Dataset items:
-*-*-

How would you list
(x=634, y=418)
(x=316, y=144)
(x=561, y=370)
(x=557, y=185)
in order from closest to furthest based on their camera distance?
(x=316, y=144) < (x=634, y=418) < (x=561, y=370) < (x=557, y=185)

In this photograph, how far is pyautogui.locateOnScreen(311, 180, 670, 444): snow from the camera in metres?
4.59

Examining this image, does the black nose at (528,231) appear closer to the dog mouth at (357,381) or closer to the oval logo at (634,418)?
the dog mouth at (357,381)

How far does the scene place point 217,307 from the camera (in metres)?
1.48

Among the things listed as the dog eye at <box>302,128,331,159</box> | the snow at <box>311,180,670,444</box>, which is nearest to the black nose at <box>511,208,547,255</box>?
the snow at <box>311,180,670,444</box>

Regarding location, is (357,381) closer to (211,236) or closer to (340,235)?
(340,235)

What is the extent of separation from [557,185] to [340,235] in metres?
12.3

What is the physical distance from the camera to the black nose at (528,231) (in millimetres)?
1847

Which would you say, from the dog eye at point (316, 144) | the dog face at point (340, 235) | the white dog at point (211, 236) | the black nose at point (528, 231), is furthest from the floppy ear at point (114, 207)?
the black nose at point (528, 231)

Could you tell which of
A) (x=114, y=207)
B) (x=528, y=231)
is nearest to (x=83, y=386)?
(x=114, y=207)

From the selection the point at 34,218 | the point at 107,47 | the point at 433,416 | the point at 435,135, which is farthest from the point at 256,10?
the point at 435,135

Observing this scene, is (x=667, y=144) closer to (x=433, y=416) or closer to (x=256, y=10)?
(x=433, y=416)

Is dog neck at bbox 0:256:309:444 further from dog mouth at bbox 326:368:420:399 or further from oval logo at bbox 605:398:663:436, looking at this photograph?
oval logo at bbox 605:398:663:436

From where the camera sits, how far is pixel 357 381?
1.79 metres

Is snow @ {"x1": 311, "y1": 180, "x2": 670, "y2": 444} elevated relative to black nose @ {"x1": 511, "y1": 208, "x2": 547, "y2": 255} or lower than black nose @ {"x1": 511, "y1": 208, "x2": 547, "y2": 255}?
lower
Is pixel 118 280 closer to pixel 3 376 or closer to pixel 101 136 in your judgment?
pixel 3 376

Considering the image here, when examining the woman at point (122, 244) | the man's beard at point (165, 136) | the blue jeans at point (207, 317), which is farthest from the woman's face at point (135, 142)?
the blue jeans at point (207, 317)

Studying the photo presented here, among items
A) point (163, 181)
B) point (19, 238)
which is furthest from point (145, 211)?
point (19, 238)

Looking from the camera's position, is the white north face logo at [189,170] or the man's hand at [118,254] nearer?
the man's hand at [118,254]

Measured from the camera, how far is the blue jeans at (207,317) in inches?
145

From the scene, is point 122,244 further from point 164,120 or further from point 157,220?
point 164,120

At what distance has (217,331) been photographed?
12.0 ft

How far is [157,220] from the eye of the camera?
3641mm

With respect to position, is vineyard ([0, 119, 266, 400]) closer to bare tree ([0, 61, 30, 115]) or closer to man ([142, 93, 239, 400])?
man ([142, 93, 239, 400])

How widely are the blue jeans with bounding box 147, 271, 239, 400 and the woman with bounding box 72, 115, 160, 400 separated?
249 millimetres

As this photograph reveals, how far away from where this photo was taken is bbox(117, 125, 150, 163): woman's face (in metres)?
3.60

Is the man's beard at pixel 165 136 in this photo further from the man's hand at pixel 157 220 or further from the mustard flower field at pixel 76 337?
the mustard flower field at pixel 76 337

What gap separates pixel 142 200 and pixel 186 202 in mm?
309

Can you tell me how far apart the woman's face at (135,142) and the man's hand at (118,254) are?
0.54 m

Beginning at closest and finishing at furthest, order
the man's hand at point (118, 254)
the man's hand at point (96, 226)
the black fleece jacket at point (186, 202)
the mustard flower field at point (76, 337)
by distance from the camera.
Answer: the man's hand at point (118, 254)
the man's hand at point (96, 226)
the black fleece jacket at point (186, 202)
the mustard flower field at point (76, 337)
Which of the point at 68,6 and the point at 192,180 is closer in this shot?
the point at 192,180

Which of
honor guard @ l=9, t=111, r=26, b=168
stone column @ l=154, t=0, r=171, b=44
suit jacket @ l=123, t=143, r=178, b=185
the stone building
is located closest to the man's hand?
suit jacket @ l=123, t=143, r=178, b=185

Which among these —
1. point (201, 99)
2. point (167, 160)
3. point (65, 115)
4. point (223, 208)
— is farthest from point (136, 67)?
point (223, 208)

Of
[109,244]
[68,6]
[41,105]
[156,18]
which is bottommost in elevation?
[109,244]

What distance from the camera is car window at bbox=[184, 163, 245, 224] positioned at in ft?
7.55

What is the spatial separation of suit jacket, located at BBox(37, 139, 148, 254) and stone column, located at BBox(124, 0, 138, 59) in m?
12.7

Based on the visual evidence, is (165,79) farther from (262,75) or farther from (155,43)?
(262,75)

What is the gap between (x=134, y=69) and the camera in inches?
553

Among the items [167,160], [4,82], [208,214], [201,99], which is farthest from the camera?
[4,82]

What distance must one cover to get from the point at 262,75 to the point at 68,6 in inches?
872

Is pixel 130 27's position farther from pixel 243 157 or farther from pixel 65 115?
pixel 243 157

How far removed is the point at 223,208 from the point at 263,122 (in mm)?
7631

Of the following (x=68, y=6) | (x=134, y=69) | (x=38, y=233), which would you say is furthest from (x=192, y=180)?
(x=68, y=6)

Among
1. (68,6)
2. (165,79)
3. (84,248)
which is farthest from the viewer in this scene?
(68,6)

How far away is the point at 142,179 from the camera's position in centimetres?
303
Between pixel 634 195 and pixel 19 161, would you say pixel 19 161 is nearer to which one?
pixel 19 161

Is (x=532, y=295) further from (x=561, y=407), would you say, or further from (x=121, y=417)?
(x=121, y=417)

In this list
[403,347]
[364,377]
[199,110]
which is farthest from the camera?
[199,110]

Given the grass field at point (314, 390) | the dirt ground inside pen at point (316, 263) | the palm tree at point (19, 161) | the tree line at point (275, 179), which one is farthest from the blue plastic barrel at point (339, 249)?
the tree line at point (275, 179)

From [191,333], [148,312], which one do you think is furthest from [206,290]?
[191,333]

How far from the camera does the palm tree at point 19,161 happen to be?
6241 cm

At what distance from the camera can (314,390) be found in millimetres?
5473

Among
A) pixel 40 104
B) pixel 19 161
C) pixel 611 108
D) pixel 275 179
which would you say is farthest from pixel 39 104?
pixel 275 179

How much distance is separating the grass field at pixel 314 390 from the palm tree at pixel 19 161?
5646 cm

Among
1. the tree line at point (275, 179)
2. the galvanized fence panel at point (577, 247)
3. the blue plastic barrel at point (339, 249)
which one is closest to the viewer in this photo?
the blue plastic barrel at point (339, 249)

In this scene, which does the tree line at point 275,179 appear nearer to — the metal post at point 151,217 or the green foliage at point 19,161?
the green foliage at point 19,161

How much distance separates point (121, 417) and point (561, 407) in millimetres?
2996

-*-*-

**The request**
All lines from the line containing "From [191,333], [148,312], which" through the end of the listing above are to be duplicated exactly; include both ends and nothing further.

**Reply to the task**
From [191,333], [148,312], which one do you think is furthest from [206,290]?
[191,333]

How far from the camera does the palm tree at point 19,161 happen to be?
6241 cm

At what distance from the camera can (314,390) be found in millimetres?
5473

Among
A) pixel 40 104
B) pixel 19 161
C) pixel 611 108
D) pixel 275 179
which would you say is farthest from pixel 39 104?
pixel 275 179

How much distance is separating the grass field at pixel 314 390 from the palm tree at pixel 19 161?
5646 cm

Among
1. the tree line at point (275, 179)
2. the galvanized fence panel at point (577, 247)
3. the blue plastic barrel at point (339, 249)
which one is closest to the viewer in this photo?
the blue plastic barrel at point (339, 249)

In this scene, which does the tree line at point 275,179 appear nearer to — the metal post at point 151,217 or the green foliage at point 19,161?
the green foliage at point 19,161

How much distance separates point (121, 417) and point (561, 407) in millimetres?
2996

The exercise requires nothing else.